5 acciones que te dicen a los gritos “Dejá esa serie”

Si bien los seriefilos no solo miramos aquellas series que amamos, es cierto que cada tanto nos encontramos en el conflicto moral de si debemos dejar o no. Ante esto Toma 5 te trae cinco acciones que podrían ayudarte a tomar esa difícil decisión:

1- Partes del capítulo las pasas en FW

Te sentas. Preparas todo para ver el capitulo; pero no pasa nada… los diálogos son largos y aburridos. No entendes cómo eso puede haber pasado o te decís a vos mismo “Esto siempre fue así”… entonces empezas a navegar en el mar de la velocidad adelantando en búsqueda de los momentos fuertes de la transmisión.
A veces los encontras… otras simplemente viste un capitulo de 40 minutos en 10.

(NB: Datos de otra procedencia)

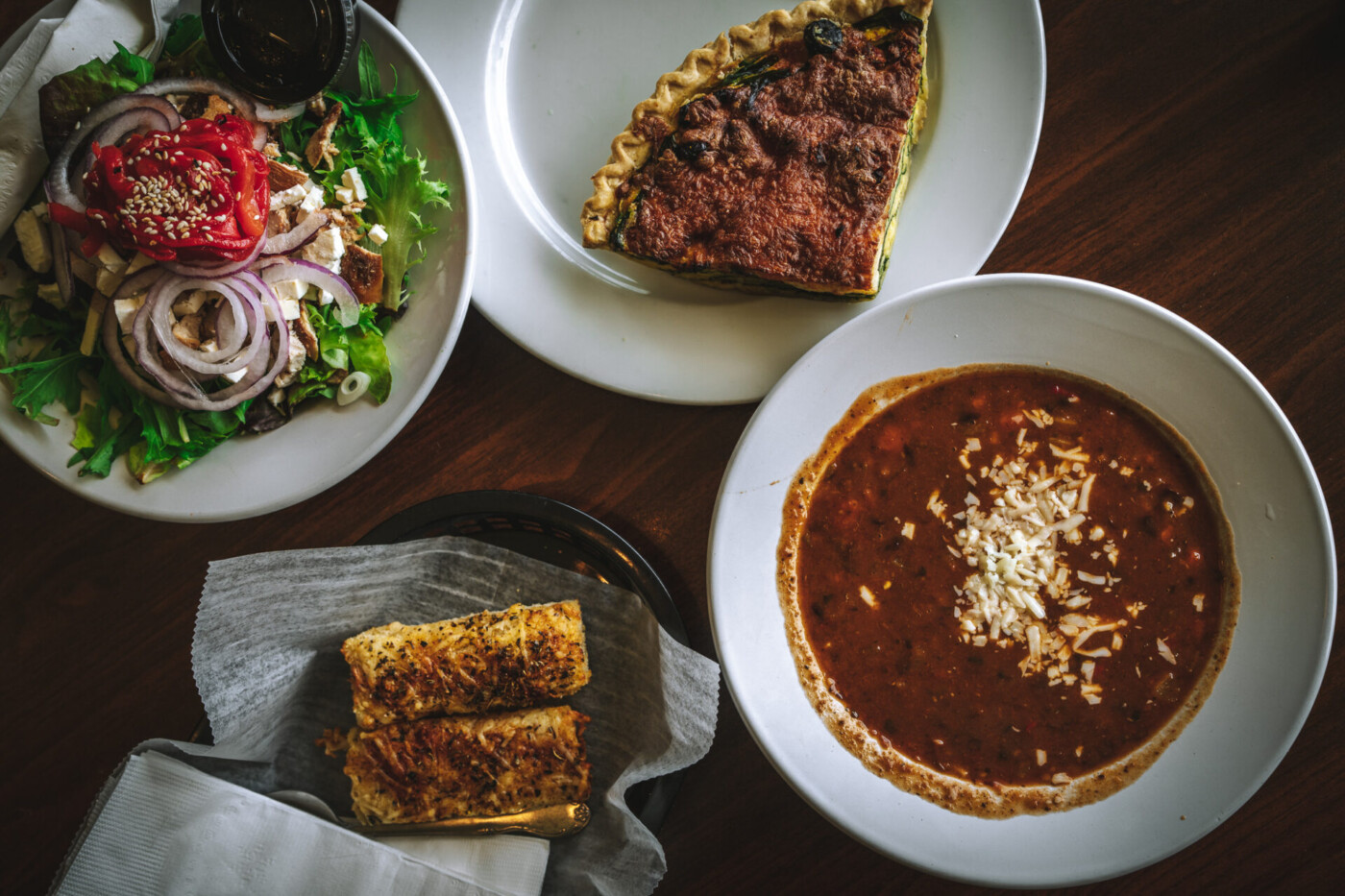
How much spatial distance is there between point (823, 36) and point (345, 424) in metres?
1.94

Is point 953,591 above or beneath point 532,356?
beneath

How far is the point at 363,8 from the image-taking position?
2268 millimetres

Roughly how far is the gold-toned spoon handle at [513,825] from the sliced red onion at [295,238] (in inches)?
74.2

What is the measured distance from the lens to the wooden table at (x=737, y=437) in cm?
254

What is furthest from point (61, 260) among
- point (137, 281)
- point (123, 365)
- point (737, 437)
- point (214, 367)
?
point (737, 437)

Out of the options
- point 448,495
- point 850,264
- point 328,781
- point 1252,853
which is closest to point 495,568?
point 448,495

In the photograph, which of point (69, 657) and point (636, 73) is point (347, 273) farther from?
point (69, 657)

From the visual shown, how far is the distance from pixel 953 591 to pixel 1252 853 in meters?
1.50

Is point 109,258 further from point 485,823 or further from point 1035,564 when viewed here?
point 1035,564

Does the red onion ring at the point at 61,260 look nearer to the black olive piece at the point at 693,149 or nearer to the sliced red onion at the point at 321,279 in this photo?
the sliced red onion at the point at 321,279

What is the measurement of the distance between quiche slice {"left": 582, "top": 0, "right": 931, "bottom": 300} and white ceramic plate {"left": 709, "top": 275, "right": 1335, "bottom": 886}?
330mm

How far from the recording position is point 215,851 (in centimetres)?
227

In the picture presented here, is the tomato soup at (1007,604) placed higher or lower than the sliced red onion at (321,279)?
lower

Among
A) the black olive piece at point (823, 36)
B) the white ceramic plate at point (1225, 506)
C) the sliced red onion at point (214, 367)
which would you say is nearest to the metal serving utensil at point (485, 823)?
the white ceramic plate at point (1225, 506)
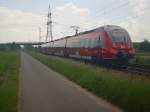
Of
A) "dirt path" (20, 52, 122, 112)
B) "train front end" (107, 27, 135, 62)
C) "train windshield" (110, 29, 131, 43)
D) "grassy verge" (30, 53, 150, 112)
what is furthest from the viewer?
"train windshield" (110, 29, 131, 43)

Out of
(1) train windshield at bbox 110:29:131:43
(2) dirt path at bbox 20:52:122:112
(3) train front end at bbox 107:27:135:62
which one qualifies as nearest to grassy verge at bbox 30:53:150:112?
(2) dirt path at bbox 20:52:122:112

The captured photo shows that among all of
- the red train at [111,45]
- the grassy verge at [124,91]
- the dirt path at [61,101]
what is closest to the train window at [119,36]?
the red train at [111,45]

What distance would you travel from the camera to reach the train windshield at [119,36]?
27484 millimetres

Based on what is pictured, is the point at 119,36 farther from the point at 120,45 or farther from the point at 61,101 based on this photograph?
the point at 61,101

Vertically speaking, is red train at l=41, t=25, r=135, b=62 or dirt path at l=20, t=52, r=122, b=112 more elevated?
red train at l=41, t=25, r=135, b=62

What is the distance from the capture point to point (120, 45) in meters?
27.3

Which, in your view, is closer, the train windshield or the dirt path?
the dirt path

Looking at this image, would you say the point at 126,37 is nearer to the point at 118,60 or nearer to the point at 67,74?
Answer: the point at 118,60

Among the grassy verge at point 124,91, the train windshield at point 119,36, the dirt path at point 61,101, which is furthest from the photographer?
the train windshield at point 119,36

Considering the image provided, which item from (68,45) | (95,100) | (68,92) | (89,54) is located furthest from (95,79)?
(68,45)

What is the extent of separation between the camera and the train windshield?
27.5 metres

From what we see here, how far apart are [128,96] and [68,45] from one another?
36506mm

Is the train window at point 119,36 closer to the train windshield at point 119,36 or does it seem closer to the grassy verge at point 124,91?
the train windshield at point 119,36

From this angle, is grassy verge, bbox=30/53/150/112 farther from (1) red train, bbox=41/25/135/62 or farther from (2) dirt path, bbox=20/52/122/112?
(1) red train, bbox=41/25/135/62
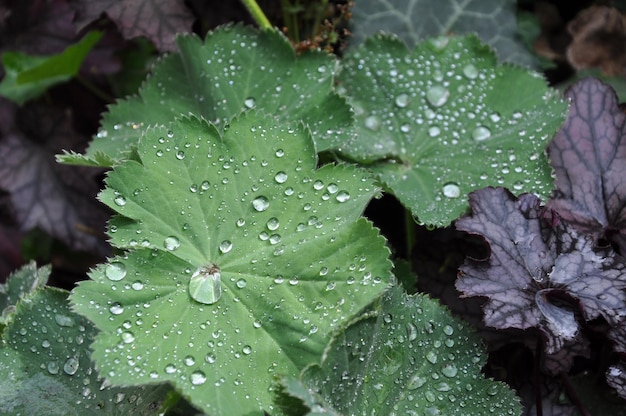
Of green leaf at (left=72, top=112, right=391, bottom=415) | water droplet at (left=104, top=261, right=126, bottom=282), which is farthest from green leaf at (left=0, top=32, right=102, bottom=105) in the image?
water droplet at (left=104, top=261, right=126, bottom=282)

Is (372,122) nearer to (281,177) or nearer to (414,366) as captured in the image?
(281,177)

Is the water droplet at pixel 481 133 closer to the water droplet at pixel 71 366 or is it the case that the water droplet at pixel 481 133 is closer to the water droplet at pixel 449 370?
the water droplet at pixel 449 370

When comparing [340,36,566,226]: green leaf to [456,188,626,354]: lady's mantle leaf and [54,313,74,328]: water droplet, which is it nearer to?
[456,188,626,354]: lady's mantle leaf

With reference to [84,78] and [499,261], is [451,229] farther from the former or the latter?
[84,78]

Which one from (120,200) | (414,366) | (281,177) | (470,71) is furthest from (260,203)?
(470,71)

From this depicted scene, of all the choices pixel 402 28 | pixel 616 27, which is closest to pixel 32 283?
pixel 402 28
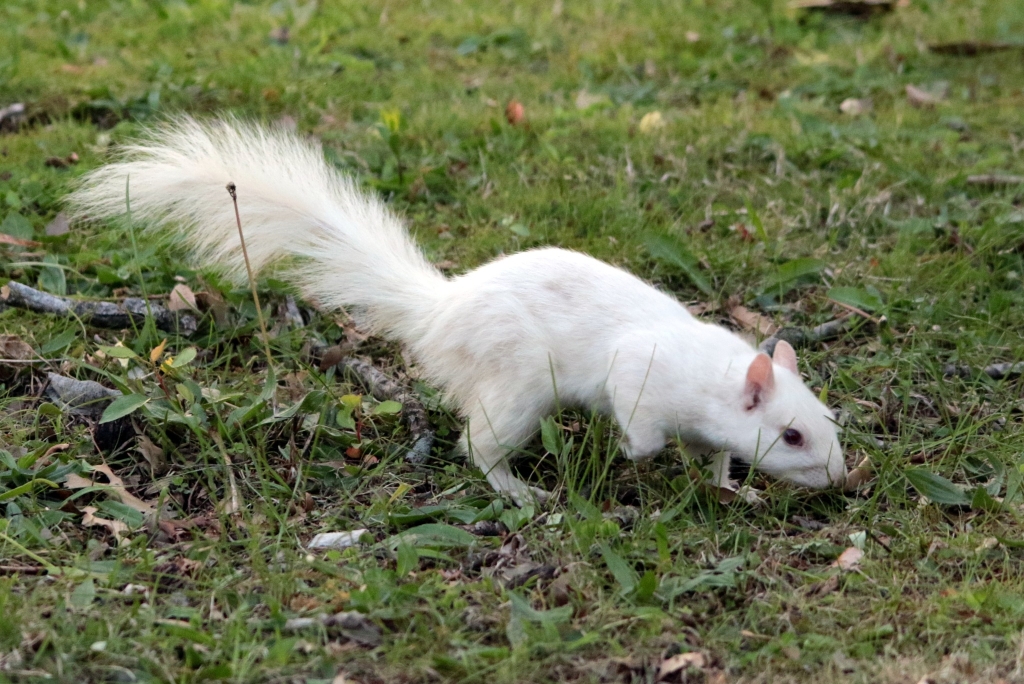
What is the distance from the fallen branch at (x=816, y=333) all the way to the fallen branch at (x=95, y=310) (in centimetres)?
195

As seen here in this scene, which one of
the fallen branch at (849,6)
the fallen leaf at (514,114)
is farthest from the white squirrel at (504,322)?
the fallen branch at (849,6)

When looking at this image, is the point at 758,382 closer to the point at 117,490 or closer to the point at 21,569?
the point at 117,490

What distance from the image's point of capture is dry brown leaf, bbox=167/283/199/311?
366 cm

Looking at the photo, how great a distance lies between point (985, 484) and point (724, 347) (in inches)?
31.5

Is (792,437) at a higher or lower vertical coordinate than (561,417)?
higher

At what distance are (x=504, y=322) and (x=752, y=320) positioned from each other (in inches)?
47.3

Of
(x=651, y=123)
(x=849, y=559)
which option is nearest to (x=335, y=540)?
(x=849, y=559)

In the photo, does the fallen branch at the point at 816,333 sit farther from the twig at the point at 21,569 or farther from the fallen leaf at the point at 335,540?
the twig at the point at 21,569

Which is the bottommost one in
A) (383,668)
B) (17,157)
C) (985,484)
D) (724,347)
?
(985,484)

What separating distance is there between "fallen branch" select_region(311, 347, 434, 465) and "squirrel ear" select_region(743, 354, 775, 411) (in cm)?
92

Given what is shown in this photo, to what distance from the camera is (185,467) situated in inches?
118

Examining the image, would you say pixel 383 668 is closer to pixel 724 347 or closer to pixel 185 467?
pixel 185 467

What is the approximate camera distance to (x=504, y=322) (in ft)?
9.93

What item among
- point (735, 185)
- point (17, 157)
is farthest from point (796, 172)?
point (17, 157)
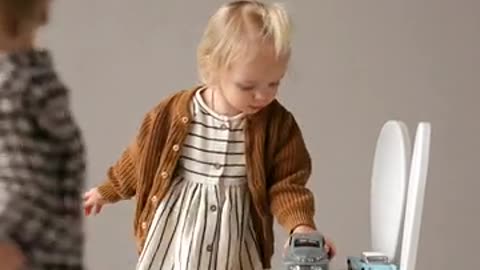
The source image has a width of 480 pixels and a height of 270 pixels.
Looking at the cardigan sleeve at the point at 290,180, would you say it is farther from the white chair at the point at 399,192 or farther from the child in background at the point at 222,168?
the white chair at the point at 399,192

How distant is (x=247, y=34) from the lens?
122cm

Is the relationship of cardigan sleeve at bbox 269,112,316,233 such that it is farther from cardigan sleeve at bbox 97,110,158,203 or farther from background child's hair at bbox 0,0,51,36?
background child's hair at bbox 0,0,51,36

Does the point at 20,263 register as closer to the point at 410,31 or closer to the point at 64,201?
the point at 64,201

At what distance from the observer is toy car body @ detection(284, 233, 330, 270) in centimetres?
120

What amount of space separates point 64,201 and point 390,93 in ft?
3.49

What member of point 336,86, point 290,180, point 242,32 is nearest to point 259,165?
point 290,180

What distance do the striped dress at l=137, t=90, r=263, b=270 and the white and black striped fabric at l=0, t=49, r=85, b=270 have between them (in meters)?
0.38

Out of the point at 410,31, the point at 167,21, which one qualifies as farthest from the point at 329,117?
the point at 167,21

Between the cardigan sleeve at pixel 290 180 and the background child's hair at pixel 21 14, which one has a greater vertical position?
the background child's hair at pixel 21 14

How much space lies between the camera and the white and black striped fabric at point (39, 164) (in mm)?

2- No viste dos episodios y seguís entendiendo todo

Tenes mucho en tu lista de pendientes, porque se casó tu hermana, tenías un examen, en el trabajo te están dejando fundido… la cuestión es que tu lista de pendientes pasó de los normales 10-15 capítulos, a los 30-40. Elegís sabiamente aquellas que no queres ni podes perderte nada… pero después queda esa segunda lista y decidís saltearte algunos de los capítulos emitidos y al ver la última emisión te das cuenta que nada pasó o, lo que es aún peor, aunque no veas jamás en tu vida los dos o tres que te salteaste… seguís entendiendo todo.

3- Ya sabes cómo termina cada episodio

Uno de los grandes pecados de las series que siempre corren riesgo de ser dejadas es la repetición de una misma estructura. Quizá el ejemplo más clásico (de los últimos tiempos) es la difunta Alcatraz dónde: Conocías al nuevo preso-Lo corrían-Lo atrapaban-Lo encerraban y… nada más. Sin ningún misterio, sin darte absolutamente nada.

Cuando empezas un capítulo y sabes exactamente qué camino va a seguir… hay algo que, definitivamente, anda mal.

4- Te quedaste dormido en los últimos dos capítulos

Si llegaste hasta acá sintiendo que nada de esto te pasa… si sos un fundamentalista de no pasar rápido ni un segundo o de saltear algún que otro capítulo… probablemente te haya pasado esto de quedarte dormido con la Pc sobre la panza. Y no tiene nada que ver con estar cansado por tu día, sino porque los episodios se están transformando en un temible embole… y eso siempre da sueño.

5- Ya no te acordas qué día emite

Los días de emisión son casi el credo de cualquier seriéfilo. La lucha contra la ansiedad, la dulce espera de siete días que a veces se vuelve la peor tortura. Si ya no estás esperando ese estreno o, peor, te das cuenta que te faltó mirar dos o tres episodios… gracias a Cuevana, es claro que tu relación con la serie está rota y ya las cosas no funcionan entre ustedes dos.

Quizá lo irónico de todo esto es que… aún sabiéndolo, las seguimos tomando prestadas de internet y acumulando. Pero… ¿Quién dijo que los seriefilos somos perfectos?